The first iteration of my work was prototyped inside a database. It used fixed length records and implemented block de-duplication. Deployed systems systems typically use anything from 1KB blocks to 4MB blocks (with alarming variation in the checks for unique data). Larger block sizes are better for databases and video. Unexpectedly, 4KB works particularly well with legacy Microsoft Office documents and you can confirm for yourself that these files are exact multiples of 4KB. However, block de-duplication fails horribly with PKZip files. This is important because PKZip is the basis for numerous contemporary file formats, including Java Archives and .docx
The second iteration of my work was attempt to migrate to variable length blocks. The implementation split files at markers typically found within JPEGs and PKZip files. However, I never found a general case for this process and work was slowed because performance was awful. Compression improved the best case at the expense of the worst case. It also led to the problem of how to efficiently store thousands of different lengths of compressed blocks. When prototyping in a database, this can be delegated to the database but how would this be implemented efficiently in a file of raw disk partition? A solution must exist because it was widely used on desktop computers via DoubleSpace's Stacker and MSDOS6. The computer scientist, Donald Knuth, possibly in 1964, described Fibonacci lengths for memory allocation. This is more efficient than the obvious powers of two because the ratio grows by 1.6 and therefore waste is reduced. With some concessions for powers of two, this is implemented in Sun Microsystems' Arena memory allocator. The same principle applies to storage. For prototyping, a crude arrangement is a de-normalised database with one fixed length database table for each Fibonacci length. There is an analogous arrangement for raw disk.
None of these prototypes handled random access or full-text indexing, like EMC's systems. I was also concerned that, in the most pessimistic case, 3/8 of storage was wasted and, in the typical case, 3/16 is wasted. Waste can be reduced by tweaking figures. However, it should be apparent that there are diminishing returns that cannot be eliminated - unless the uncompressed data is stored in blocks of Fibonacci length.
That's the basis for the third iteration. Although it overcomes previous limitations, it has not been prototyped because it is expected to require far more work than the previous iterations.

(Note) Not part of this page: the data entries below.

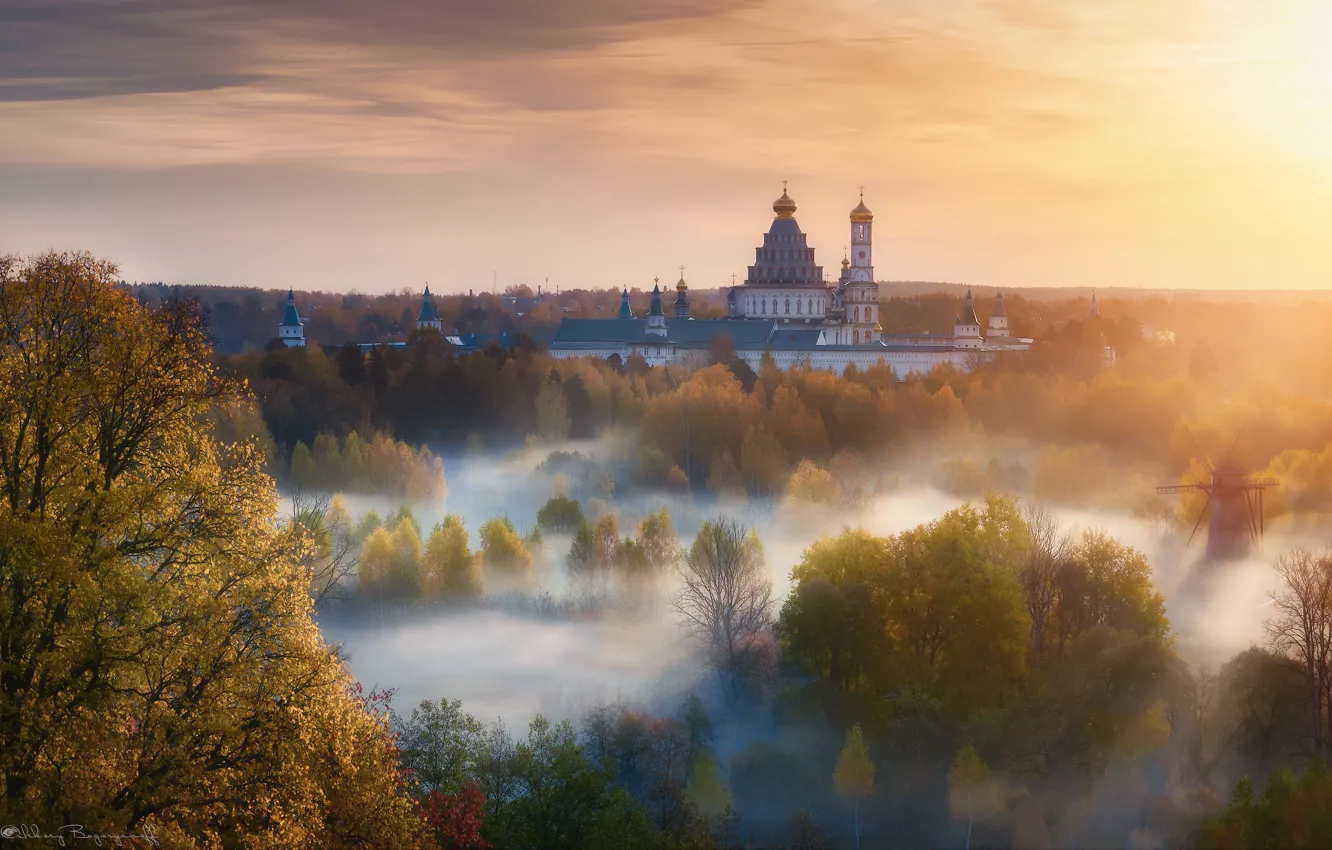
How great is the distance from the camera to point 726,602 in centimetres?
3619

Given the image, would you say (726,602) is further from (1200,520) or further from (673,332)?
(673,332)

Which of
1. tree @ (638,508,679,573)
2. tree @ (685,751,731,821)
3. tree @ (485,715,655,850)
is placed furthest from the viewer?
tree @ (638,508,679,573)

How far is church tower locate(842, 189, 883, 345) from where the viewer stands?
13600 centimetres

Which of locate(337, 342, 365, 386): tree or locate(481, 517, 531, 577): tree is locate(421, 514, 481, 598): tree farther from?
locate(337, 342, 365, 386): tree

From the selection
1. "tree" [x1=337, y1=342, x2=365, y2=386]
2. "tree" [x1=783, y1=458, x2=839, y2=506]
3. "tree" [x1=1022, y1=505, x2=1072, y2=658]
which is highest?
"tree" [x1=337, y1=342, x2=365, y2=386]

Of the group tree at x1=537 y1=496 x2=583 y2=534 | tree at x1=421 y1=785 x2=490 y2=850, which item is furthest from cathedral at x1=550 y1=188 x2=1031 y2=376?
tree at x1=421 y1=785 x2=490 y2=850

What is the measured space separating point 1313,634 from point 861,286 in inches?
4265

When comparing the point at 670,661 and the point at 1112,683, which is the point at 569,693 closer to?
the point at 670,661

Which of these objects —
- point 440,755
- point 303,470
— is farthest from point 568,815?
point 303,470

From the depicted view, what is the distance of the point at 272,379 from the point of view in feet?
268

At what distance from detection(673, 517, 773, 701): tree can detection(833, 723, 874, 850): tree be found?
5098 millimetres

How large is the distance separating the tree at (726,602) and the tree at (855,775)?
5.10 metres

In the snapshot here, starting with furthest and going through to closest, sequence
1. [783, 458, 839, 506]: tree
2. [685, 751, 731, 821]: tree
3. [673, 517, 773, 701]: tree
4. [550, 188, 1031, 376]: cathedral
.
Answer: [550, 188, 1031, 376]: cathedral < [783, 458, 839, 506]: tree < [673, 517, 773, 701]: tree < [685, 751, 731, 821]: tree

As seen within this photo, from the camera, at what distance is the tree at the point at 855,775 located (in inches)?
1062
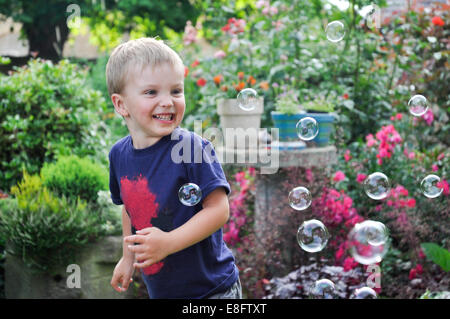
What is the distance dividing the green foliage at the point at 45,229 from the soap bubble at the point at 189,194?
167cm

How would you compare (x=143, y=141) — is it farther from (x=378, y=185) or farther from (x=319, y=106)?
(x=319, y=106)

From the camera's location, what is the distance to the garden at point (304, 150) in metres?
3.10

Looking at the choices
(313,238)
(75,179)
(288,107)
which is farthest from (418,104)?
(75,179)

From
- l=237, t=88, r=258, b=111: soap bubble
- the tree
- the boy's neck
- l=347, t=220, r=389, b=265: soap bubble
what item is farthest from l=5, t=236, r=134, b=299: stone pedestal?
the tree

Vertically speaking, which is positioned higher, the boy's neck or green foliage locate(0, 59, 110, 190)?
the boy's neck

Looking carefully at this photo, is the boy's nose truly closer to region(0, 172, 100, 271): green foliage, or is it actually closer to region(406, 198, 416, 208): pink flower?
region(0, 172, 100, 271): green foliage

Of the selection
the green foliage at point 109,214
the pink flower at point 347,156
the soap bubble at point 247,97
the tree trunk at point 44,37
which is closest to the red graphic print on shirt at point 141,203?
the soap bubble at point 247,97

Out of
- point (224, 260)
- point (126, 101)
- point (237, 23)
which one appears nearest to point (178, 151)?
point (126, 101)

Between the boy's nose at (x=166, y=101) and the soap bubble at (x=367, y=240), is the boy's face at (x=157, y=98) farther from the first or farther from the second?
the soap bubble at (x=367, y=240)

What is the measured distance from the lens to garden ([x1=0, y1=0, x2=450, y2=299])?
310 cm

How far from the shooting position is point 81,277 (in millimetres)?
3184

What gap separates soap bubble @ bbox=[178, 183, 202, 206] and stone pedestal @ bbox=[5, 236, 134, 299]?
1.72 metres

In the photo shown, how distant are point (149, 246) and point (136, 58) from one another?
58 cm

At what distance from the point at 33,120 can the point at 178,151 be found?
8.85 feet
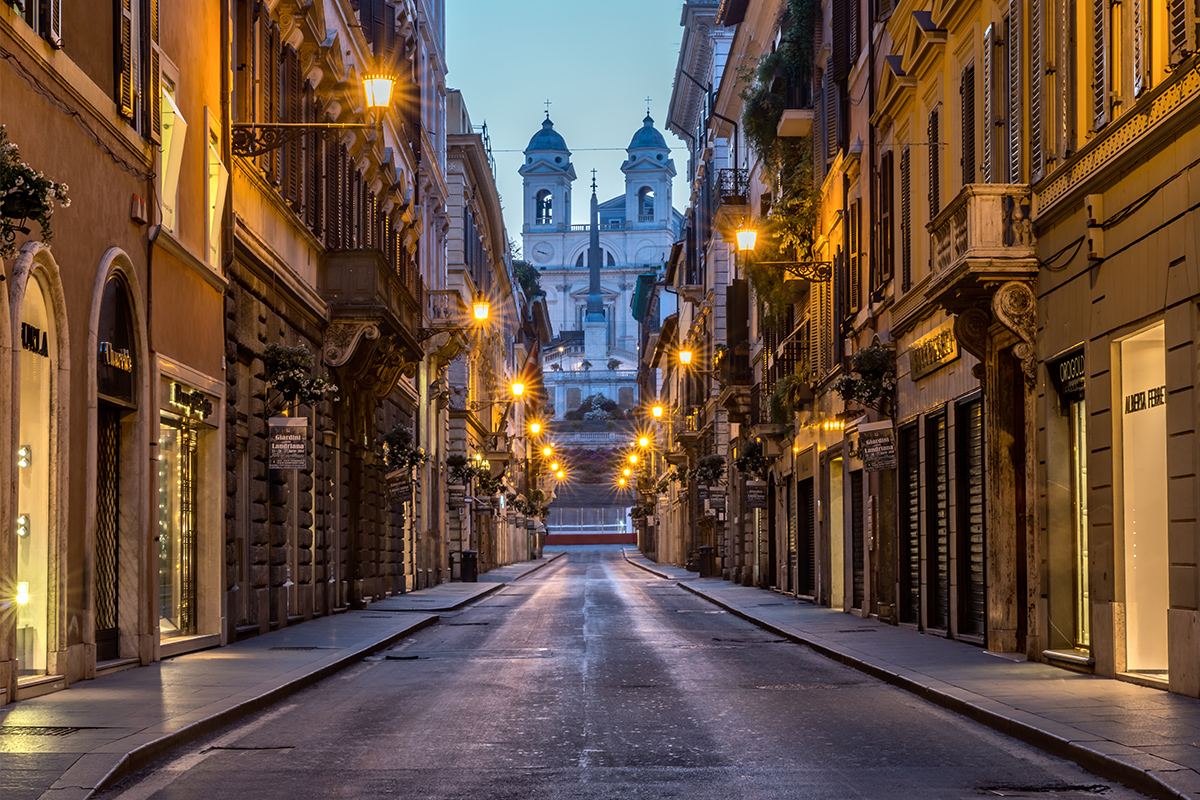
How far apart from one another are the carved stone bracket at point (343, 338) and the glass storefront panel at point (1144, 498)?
16.3 meters

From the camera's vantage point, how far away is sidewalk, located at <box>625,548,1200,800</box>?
365 inches

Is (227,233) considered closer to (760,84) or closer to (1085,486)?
(1085,486)

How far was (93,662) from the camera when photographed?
14.9 m

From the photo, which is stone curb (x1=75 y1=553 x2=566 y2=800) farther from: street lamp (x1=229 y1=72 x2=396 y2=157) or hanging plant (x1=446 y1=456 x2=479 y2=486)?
hanging plant (x1=446 y1=456 x2=479 y2=486)

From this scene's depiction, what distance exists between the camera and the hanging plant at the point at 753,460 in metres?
42.8

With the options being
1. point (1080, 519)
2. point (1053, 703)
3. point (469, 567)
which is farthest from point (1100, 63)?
point (469, 567)

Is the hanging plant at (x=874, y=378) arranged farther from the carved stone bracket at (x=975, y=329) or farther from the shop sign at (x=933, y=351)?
the carved stone bracket at (x=975, y=329)

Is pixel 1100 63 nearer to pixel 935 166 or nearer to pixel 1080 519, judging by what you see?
pixel 1080 519

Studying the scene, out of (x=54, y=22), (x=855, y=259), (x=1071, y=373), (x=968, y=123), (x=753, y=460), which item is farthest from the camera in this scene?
(x=753, y=460)

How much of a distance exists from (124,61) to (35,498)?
4.76 meters

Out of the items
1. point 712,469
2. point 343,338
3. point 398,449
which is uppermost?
point 343,338

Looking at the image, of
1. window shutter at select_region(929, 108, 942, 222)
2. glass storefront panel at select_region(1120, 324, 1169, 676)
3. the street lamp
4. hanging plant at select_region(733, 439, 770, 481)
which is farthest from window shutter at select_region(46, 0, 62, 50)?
hanging plant at select_region(733, 439, 770, 481)

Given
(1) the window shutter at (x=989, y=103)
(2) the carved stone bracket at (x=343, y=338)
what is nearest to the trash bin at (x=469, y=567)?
(2) the carved stone bracket at (x=343, y=338)

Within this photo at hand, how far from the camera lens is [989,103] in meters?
18.7
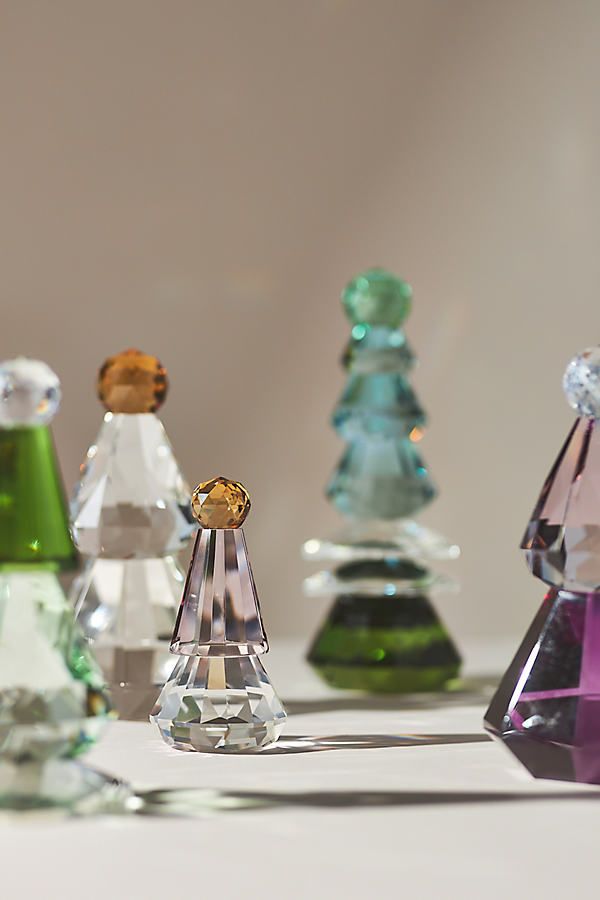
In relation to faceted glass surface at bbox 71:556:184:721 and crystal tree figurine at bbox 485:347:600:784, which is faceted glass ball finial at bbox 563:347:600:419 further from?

This is particularly true after a similar number of iterations prototyping full-text indexing. Someone sensible and numerate should ensure that talk of Fibonacci numbers, golden ratios, factorials, random walks, birthday paradoxes and Poisson distributions are not a numeralogical fringe lunatic heading towards a third educational but uncompetitive implementation. (If you're mad enough, there may also be opportunity to define your own rôle in this venture.)
I've been surprised how far prototypes scale. 1KB blocks with a 32 bit primary key allow 242 bytes (4TB) to be stored - and this was never a limitation when it only transfered 11 blocks per second. Search engines are similar. It is ridiculously easy to spread search terms over 4096 hash elements and compress the data to increase retrevial speed by a factor of four. This works for millions of web pages without difficulty. However, at scale, a comprehensive query syntax requires at least six tiers of application servers.
For Fibonacci file de-duplication, the base case is a one byte block. Or perhaps a one bit block. That's obviously ridiculous but it is feasible to map 13 byte sequences to an 8 byte reference and 21 byte sequences to a different set of 8 byte references. You may be incredulous that such a system works. If you are able to refute this assertion then you would save me considerable work. However, if I am correct then we may have the basis of a venture where units historically sold for US$20000 and clusters up to US$3 million. These figures are optimistic but managed systems generally sold for about 20 times more than the cost of the hardware.
I still like your idea of putting a weedy computer into a 4U box primarily so that it may display a huge logo on the front. Unfortunately, implementation is likely to require substantial quantities of RAM. Rules of thumb indicate that ISAM databases typically scale about 10 times further than cache RAM. More advanced schemes, such as InnoDB, typically scale about 100 further than cache RAM. ZFS scales about 1000 times further than cache RAM. Given the proposed structure, it is extremely optimistic to allocate one byte of RAM per kilobyte of storage. Systems which fail to observe this ratio may encounter a sudden performance wall. This precludes the use of very small computers without RAM expansion. In particular, a Raspberry Pi is not suitable to control a dozen hard-disks. A Raspberry Pi is not sufficiently reliable but it should give an indication that proper server hardware is required with all of the associated costs.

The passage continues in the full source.